**Required work**.
After finding the line with "common name: domestic cow" in the data below, set down exactly each line through the one with "label granularity: sequence-level", inclusive, and stop there.

**Dataset entries**.
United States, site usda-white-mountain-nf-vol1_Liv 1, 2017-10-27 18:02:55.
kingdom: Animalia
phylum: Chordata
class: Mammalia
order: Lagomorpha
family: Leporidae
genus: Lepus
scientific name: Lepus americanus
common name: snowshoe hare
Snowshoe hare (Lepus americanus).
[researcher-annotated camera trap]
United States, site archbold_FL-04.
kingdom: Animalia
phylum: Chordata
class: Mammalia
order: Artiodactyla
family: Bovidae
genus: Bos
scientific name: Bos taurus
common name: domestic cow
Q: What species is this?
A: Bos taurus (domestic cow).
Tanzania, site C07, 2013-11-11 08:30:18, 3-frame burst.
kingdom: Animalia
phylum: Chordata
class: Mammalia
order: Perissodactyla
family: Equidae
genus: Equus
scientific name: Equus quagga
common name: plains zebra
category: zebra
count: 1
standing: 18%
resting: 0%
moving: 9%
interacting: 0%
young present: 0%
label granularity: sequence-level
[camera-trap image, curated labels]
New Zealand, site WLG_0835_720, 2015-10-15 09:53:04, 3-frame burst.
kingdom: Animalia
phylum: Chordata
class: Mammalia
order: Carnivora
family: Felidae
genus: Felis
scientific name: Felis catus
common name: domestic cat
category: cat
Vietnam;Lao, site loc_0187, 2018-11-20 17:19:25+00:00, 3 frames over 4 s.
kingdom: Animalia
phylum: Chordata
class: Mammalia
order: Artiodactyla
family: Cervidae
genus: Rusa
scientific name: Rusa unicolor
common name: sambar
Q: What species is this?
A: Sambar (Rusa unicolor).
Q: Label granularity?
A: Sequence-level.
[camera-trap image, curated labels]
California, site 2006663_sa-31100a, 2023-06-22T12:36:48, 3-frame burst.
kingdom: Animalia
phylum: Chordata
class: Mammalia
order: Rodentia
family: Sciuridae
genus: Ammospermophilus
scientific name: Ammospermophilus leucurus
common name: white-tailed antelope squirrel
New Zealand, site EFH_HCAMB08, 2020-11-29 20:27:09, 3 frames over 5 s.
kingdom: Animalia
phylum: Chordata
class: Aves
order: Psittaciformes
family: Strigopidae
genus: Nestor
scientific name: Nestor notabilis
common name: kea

**Result for this exercise**.
common name: domestic cow
Q: What species is this?
A: Bos taurus (domestic cow).
Tanzania, site C07, 2013-11-11 08:30:18, 3-frame burst.
kingdom: Animalia
phylum: Chordata
class: Mammalia
order: Perissodactyla
family: Equidae
genus: Equus
scientific name: Equus quagga
common name: plains zebra
category: zebra
count: 1
standing: 18%
resting: 0%
moving: 9%
interacting: 0%
young present: 0%
label granularity: sequence-level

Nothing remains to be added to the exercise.